The request:
Write out the lines below word for word, but leave out the pictures.

Material:
##########

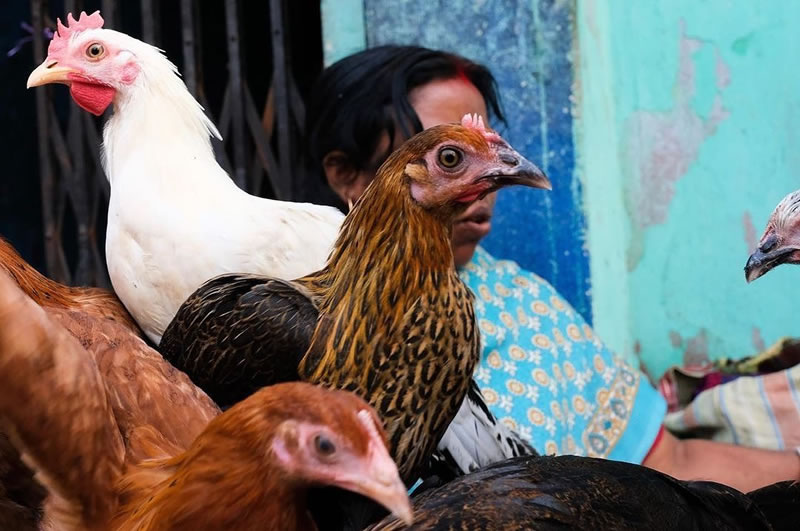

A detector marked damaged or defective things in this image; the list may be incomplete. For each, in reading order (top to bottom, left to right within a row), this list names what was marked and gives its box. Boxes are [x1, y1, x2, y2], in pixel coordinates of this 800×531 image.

peeling paint on wall [624, 20, 732, 270]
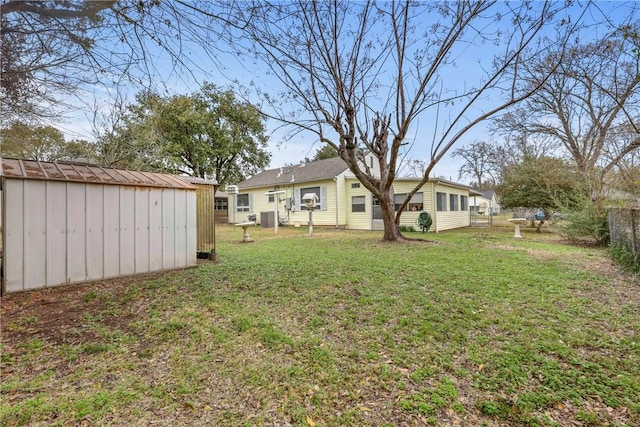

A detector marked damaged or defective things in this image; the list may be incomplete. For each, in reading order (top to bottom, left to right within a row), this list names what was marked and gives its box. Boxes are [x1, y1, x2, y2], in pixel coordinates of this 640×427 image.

rusty metal panel [3, 179, 24, 292]
rusty metal panel [23, 181, 46, 290]
rusty metal panel [46, 181, 67, 288]
rusty metal panel [67, 182, 87, 282]
rusty metal panel [86, 184, 105, 280]
rusty metal panel [103, 186, 120, 280]
rusty metal panel [119, 188, 136, 276]
rusty metal panel [134, 189, 151, 276]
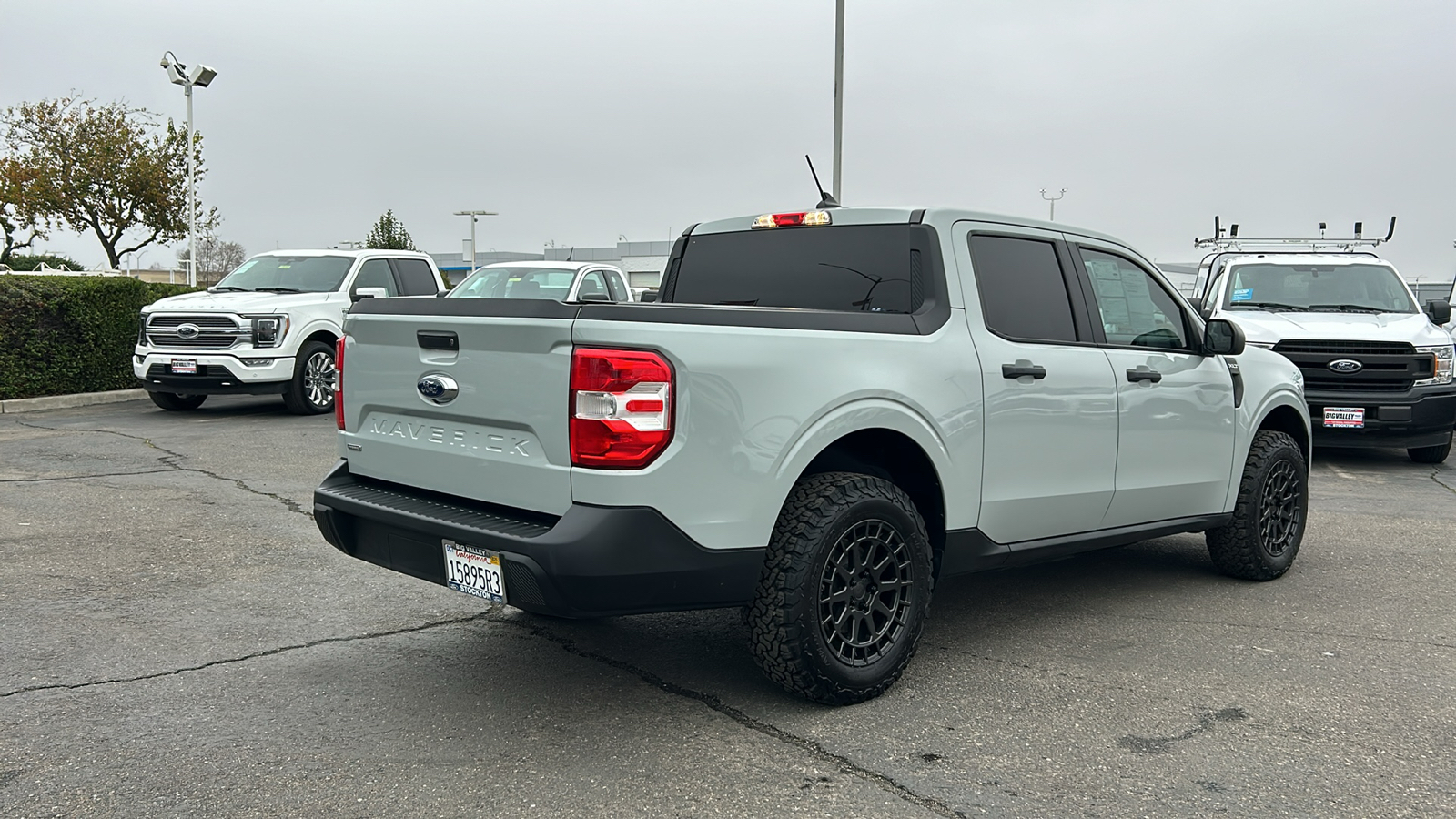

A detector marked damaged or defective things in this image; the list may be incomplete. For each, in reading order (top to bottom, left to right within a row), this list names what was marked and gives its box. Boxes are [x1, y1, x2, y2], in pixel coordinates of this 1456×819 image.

pavement crack [11, 422, 313, 517]
pavement crack [0, 612, 495, 699]
pavement crack [499, 615, 968, 819]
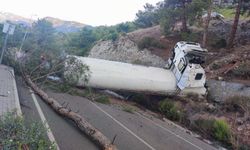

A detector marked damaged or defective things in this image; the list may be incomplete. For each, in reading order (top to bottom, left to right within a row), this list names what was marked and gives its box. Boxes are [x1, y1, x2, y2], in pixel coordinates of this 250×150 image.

overturned tanker truck [66, 41, 207, 95]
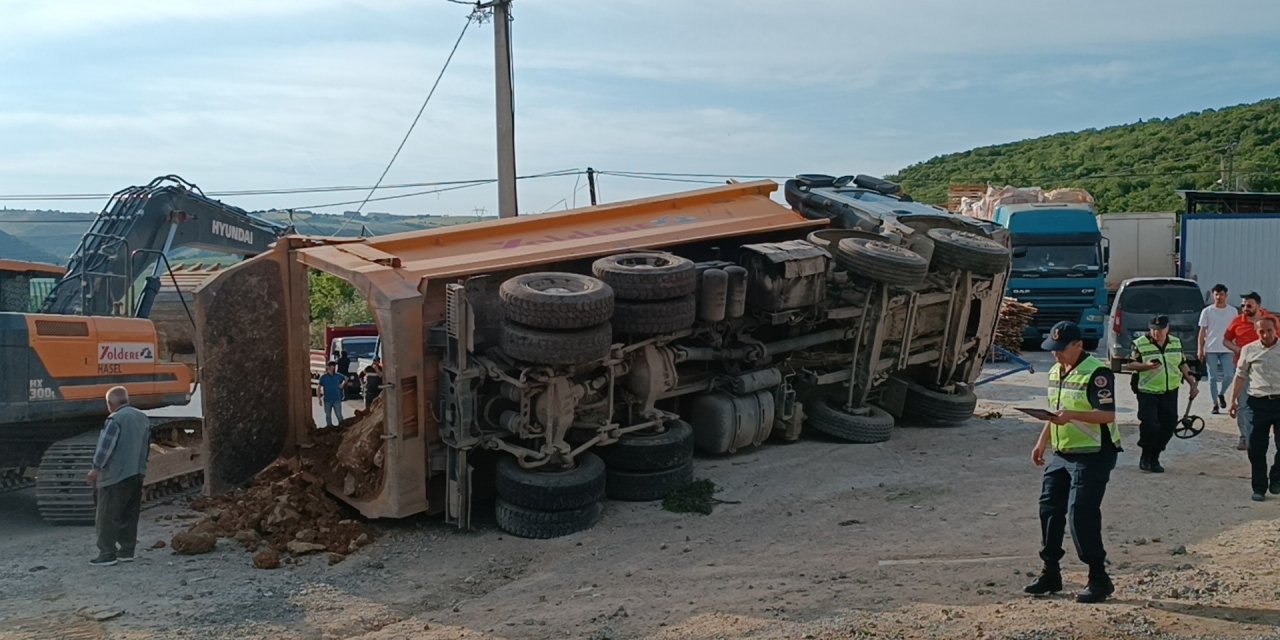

##########

Task result:
A detector marked damaged or defective things in this image; the list may be incomplete. For each, in reading order (top to bottom, left to right within a row), this list names what was marked and gives its box. Boxes are [x1, y1, x2, y2], in pixel coordinates of this 800×531 image.

peeling paint on wall [624, 20, 732, 270]

A detector marked damaged or defective things in this image; the list may be incomplete. For each, in reading order (top to bottom, left to right within a row), this list names what was marked and gives its box. Boxes are [x1, y1, x2, y2], in pixel coordinates of this 640×427 image.

rusty metal panel [3, 179, 24, 292]
rusty metal panel [23, 181, 46, 290]
rusty metal panel [46, 181, 67, 288]
rusty metal panel [67, 182, 87, 282]
rusty metal panel [86, 184, 105, 280]
rusty metal panel [103, 186, 120, 280]
rusty metal panel [119, 188, 136, 276]
rusty metal panel [134, 189, 151, 276]

A detector marked damaged or defective things in this image; the list may be incomplete. For each, in reading order (top to bottom, left to right within a row), this list names what was marked and gives its box. Boxes are [x1, y1, x2, y2], in pixel coordinates of this 1456×819 image.

pavement crack [11, 422, 313, 517]
pavement crack [0, 612, 495, 699]
pavement crack [499, 615, 968, 819]

A detector marked damaged or defective things in this image; the list may be incomplete. For each, in reading order (top to bottom, left to right within a row), this list names what was marked and gives its box. Boxes are [x1, y1, x2, y2], in pixel coordinates of this 250×150 image.

overturned tanker truck [66, 41, 207, 95]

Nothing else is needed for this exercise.